Nunatsiaq Online
NEWS: Nunavut June 27, 2017 - 7:57 am

Secrecy at Nunavut lender may continue despite calls for transparency

ED & T Minister Monica Ell-Kanayuk says NBCC "still considering" disclosing loan recipient names

STEVE DUCHARME
Monica Ell-Kanayuk, the Government of Nunavut's economic development and transportation minister, responding to questions in the Nunavut legislature from Iqaluit-Niaqunnguu MLA Pat Angnakak June 8, offered no guarantees that the high risk lender, Nunavut Business Credit Corporation, would disclose who it gives money to. (FILE PHOTO)
Monica Ell-Kanayuk, the Government of Nunavut's economic development and transportation minister, responding to questions in the Nunavut legislature from Iqaluit-Niaqunnguu MLA Pat Angnakak June 8, offered no guarantees that the high risk lender, Nunavut Business Credit Corporation, would disclose who it gives money to. (FILE PHOTO)

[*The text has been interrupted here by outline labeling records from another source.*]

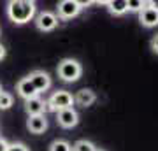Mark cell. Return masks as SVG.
<instances>
[{
	"mask_svg": "<svg viewBox=\"0 0 158 151\" xmlns=\"http://www.w3.org/2000/svg\"><path fill=\"white\" fill-rule=\"evenodd\" d=\"M7 16L18 25L28 23L35 16V2L32 0H11L7 4Z\"/></svg>",
	"mask_w": 158,
	"mask_h": 151,
	"instance_id": "cell-1",
	"label": "cell"
},
{
	"mask_svg": "<svg viewBox=\"0 0 158 151\" xmlns=\"http://www.w3.org/2000/svg\"><path fill=\"white\" fill-rule=\"evenodd\" d=\"M72 104H74V97L65 90H58L49 97V100L46 102V111L58 112L63 111V109H70Z\"/></svg>",
	"mask_w": 158,
	"mask_h": 151,
	"instance_id": "cell-2",
	"label": "cell"
},
{
	"mask_svg": "<svg viewBox=\"0 0 158 151\" xmlns=\"http://www.w3.org/2000/svg\"><path fill=\"white\" fill-rule=\"evenodd\" d=\"M58 76L65 81V83H74L77 81L81 76V63L72 58H63L58 63Z\"/></svg>",
	"mask_w": 158,
	"mask_h": 151,
	"instance_id": "cell-3",
	"label": "cell"
},
{
	"mask_svg": "<svg viewBox=\"0 0 158 151\" xmlns=\"http://www.w3.org/2000/svg\"><path fill=\"white\" fill-rule=\"evenodd\" d=\"M81 9L83 7H81V4H79L77 0H62L58 4V14L63 19H70V18L77 16Z\"/></svg>",
	"mask_w": 158,
	"mask_h": 151,
	"instance_id": "cell-4",
	"label": "cell"
},
{
	"mask_svg": "<svg viewBox=\"0 0 158 151\" xmlns=\"http://www.w3.org/2000/svg\"><path fill=\"white\" fill-rule=\"evenodd\" d=\"M56 121L63 128H74L79 123V116H77V112L70 107V109H63V111L56 112Z\"/></svg>",
	"mask_w": 158,
	"mask_h": 151,
	"instance_id": "cell-5",
	"label": "cell"
},
{
	"mask_svg": "<svg viewBox=\"0 0 158 151\" xmlns=\"http://www.w3.org/2000/svg\"><path fill=\"white\" fill-rule=\"evenodd\" d=\"M28 79L32 81L34 88L37 90V93H40V91H46V90L51 86V78H49V74L44 72V70H34V72L28 76Z\"/></svg>",
	"mask_w": 158,
	"mask_h": 151,
	"instance_id": "cell-6",
	"label": "cell"
},
{
	"mask_svg": "<svg viewBox=\"0 0 158 151\" xmlns=\"http://www.w3.org/2000/svg\"><path fill=\"white\" fill-rule=\"evenodd\" d=\"M35 23H37V28H39L40 32H51V30L58 25V18L49 11H42L39 16H37Z\"/></svg>",
	"mask_w": 158,
	"mask_h": 151,
	"instance_id": "cell-7",
	"label": "cell"
},
{
	"mask_svg": "<svg viewBox=\"0 0 158 151\" xmlns=\"http://www.w3.org/2000/svg\"><path fill=\"white\" fill-rule=\"evenodd\" d=\"M27 128H28L32 134H44L46 128H48V120H46L44 114L28 116V120H27Z\"/></svg>",
	"mask_w": 158,
	"mask_h": 151,
	"instance_id": "cell-8",
	"label": "cell"
},
{
	"mask_svg": "<svg viewBox=\"0 0 158 151\" xmlns=\"http://www.w3.org/2000/svg\"><path fill=\"white\" fill-rule=\"evenodd\" d=\"M25 111L28 112V116H39V114H44L46 102L42 100L39 95L34 97V99H28V100H25Z\"/></svg>",
	"mask_w": 158,
	"mask_h": 151,
	"instance_id": "cell-9",
	"label": "cell"
},
{
	"mask_svg": "<svg viewBox=\"0 0 158 151\" xmlns=\"http://www.w3.org/2000/svg\"><path fill=\"white\" fill-rule=\"evenodd\" d=\"M139 21H141L144 27H148V28L156 27L158 25V12L148 6V2H146V6L142 7V11L139 12Z\"/></svg>",
	"mask_w": 158,
	"mask_h": 151,
	"instance_id": "cell-10",
	"label": "cell"
},
{
	"mask_svg": "<svg viewBox=\"0 0 158 151\" xmlns=\"http://www.w3.org/2000/svg\"><path fill=\"white\" fill-rule=\"evenodd\" d=\"M74 97V102L77 104V106H81V107H90L93 102H95V91L93 90H90V88H83V90H79L76 95H72Z\"/></svg>",
	"mask_w": 158,
	"mask_h": 151,
	"instance_id": "cell-11",
	"label": "cell"
},
{
	"mask_svg": "<svg viewBox=\"0 0 158 151\" xmlns=\"http://www.w3.org/2000/svg\"><path fill=\"white\" fill-rule=\"evenodd\" d=\"M18 93H19V97H23L25 100L34 99V97L39 95V93H37V90L34 88V84H32V81H30L28 78H23L21 81L18 83Z\"/></svg>",
	"mask_w": 158,
	"mask_h": 151,
	"instance_id": "cell-12",
	"label": "cell"
},
{
	"mask_svg": "<svg viewBox=\"0 0 158 151\" xmlns=\"http://www.w3.org/2000/svg\"><path fill=\"white\" fill-rule=\"evenodd\" d=\"M106 6L109 7V11L116 14V16H121L125 12L128 11V7H127V0H109L106 2Z\"/></svg>",
	"mask_w": 158,
	"mask_h": 151,
	"instance_id": "cell-13",
	"label": "cell"
},
{
	"mask_svg": "<svg viewBox=\"0 0 158 151\" xmlns=\"http://www.w3.org/2000/svg\"><path fill=\"white\" fill-rule=\"evenodd\" d=\"M95 144L91 141H86V139H81L77 141L76 144L72 146V151H95Z\"/></svg>",
	"mask_w": 158,
	"mask_h": 151,
	"instance_id": "cell-14",
	"label": "cell"
},
{
	"mask_svg": "<svg viewBox=\"0 0 158 151\" xmlns=\"http://www.w3.org/2000/svg\"><path fill=\"white\" fill-rule=\"evenodd\" d=\"M49 151H72V146L69 144L67 141L58 139V141H55V142L49 146Z\"/></svg>",
	"mask_w": 158,
	"mask_h": 151,
	"instance_id": "cell-15",
	"label": "cell"
},
{
	"mask_svg": "<svg viewBox=\"0 0 158 151\" xmlns=\"http://www.w3.org/2000/svg\"><path fill=\"white\" fill-rule=\"evenodd\" d=\"M12 106V95L7 93V91H0V109L6 111Z\"/></svg>",
	"mask_w": 158,
	"mask_h": 151,
	"instance_id": "cell-16",
	"label": "cell"
},
{
	"mask_svg": "<svg viewBox=\"0 0 158 151\" xmlns=\"http://www.w3.org/2000/svg\"><path fill=\"white\" fill-rule=\"evenodd\" d=\"M144 6H146L144 0H127V7H128V11H132V12H141Z\"/></svg>",
	"mask_w": 158,
	"mask_h": 151,
	"instance_id": "cell-17",
	"label": "cell"
},
{
	"mask_svg": "<svg viewBox=\"0 0 158 151\" xmlns=\"http://www.w3.org/2000/svg\"><path fill=\"white\" fill-rule=\"evenodd\" d=\"M7 151H30V149L23 142H12V144L7 146Z\"/></svg>",
	"mask_w": 158,
	"mask_h": 151,
	"instance_id": "cell-18",
	"label": "cell"
},
{
	"mask_svg": "<svg viewBox=\"0 0 158 151\" xmlns=\"http://www.w3.org/2000/svg\"><path fill=\"white\" fill-rule=\"evenodd\" d=\"M151 49L155 51V53H158V34L151 39Z\"/></svg>",
	"mask_w": 158,
	"mask_h": 151,
	"instance_id": "cell-19",
	"label": "cell"
},
{
	"mask_svg": "<svg viewBox=\"0 0 158 151\" xmlns=\"http://www.w3.org/2000/svg\"><path fill=\"white\" fill-rule=\"evenodd\" d=\"M7 146H9V142L4 137H0V151H7Z\"/></svg>",
	"mask_w": 158,
	"mask_h": 151,
	"instance_id": "cell-20",
	"label": "cell"
},
{
	"mask_svg": "<svg viewBox=\"0 0 158 151\" xmlns=\"http://www.w3.org/2000/svg\"><path fill=\"white\" fill-rule=\"evenodd\" d=\"M148 6H149L151 9H155V11L158 12V0H151V2H148Z\"/></svg>",
	"mask_w": 158,
	"mask_h": 151,
	"instance_id": "cell-21",
	"label": "cell"
},
{
	"mask_svg": "<svg viewBox=\"0 0 158 151\" xmlns=\"http://www.w3.org/2000/svg\"><path fill=\"white\" fill-rule=\"evenodd\" d=\"M4 56H6V48L0 44V60H4Z\"/></svg>",
	"mask_w": 158,
	"mask_h": 151,
	"instance_id": "cell-22",
	"label": "cell"
},
{
	"mask_svg": "<svg viewBox=\"0 0 158 151\" xmlns=\"http://www.w3.org/2000/svg\"><path fill=\"white\" fill-rule=\"evenodd\" d=\"M95 151H104V149H95Z\"/></svg>",
	"mask_w": 158,
	"mask_h": 151,
	"instance_id": "cell-23",
	"label": "cell"
}]
</instances>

The minister responsible for the Nunavut Business Credit Corp. says future reports will be “structured differently” but would not outright confirm if the arms-length public lender would publish the identities of its debtors.

Economic Dvelopment and Transportation Minister, Monica Ell-Kanayuk, said board members for the lending agency were still reviewing her letter of expectation to the NBCC for the current fiscal year, as she responded to a series of questions from Iqaluit-Niaqunnguu MLA, Pat Angnakak, at Nunavut’s legislature, June 8.

“We have urged them to work on something like this,” Ell-Kanayuk said, referring to calls from both Nunavut MLAs and the territory’s privacy commissioner to publicize the names of individuals or companies who benefit from the agency’s roughly $21 million portfolio.

But the NBCC’s board of directors is “still considering it” after meeting in Iqaluit shortly before the legislature’s summer sitting, Ell-Kanayuk said.

“Moving forward, we can expect that their annual reports will be structured differently,” she said.

Ell-Kanayuk added that her letter of expectation also requested a “comprehensive report of all the procurement contracting and leasing activities undertaken by the NBCC,” but she was not clear if that report would be published in the agency’s publically available annual report or provided internally to EDT.

Ell-Kanayuk also confirmed to Angnakak that her department would not pursue an amendment raising the maximum lending amount for an individual NBCC client to $2 million, up from $1 million.

For the last two years, the NBCC has requested that its current lending amount, controlled within the agency’s accompanying legislation mandate, be increased by the government.

“With the current staff complement, it is just not possible to do all of our wish list,” Ell-Kanayuk said, adding that the amendment is “not slated for this government.”

The NBCC has come under increasing scrutiny from Nunavut MLAs who argue that the lack of transparency within the corporation prevents effective oversight by the Government of Nunavut.

In 2012, the agency lent almost $1 million to David Wiseman, a taxi company operator in Rankin Inlet, to purchase equipment and pay for renovations at his taxi hanger.

But that deal went bust when Wiseman stopped making payments on the loan about a year into the agreement. Wiseman has since declared bankruptcy.
Around the same time he stopped making payments to the NBCC, Wiseman’s taxi hanger caught fire.

Wiseman now faces two criminal charges alleging he fraudulently falsified insurance claims for fire damages amounting to more than $56,000. Those allegations have not yet been proven in court.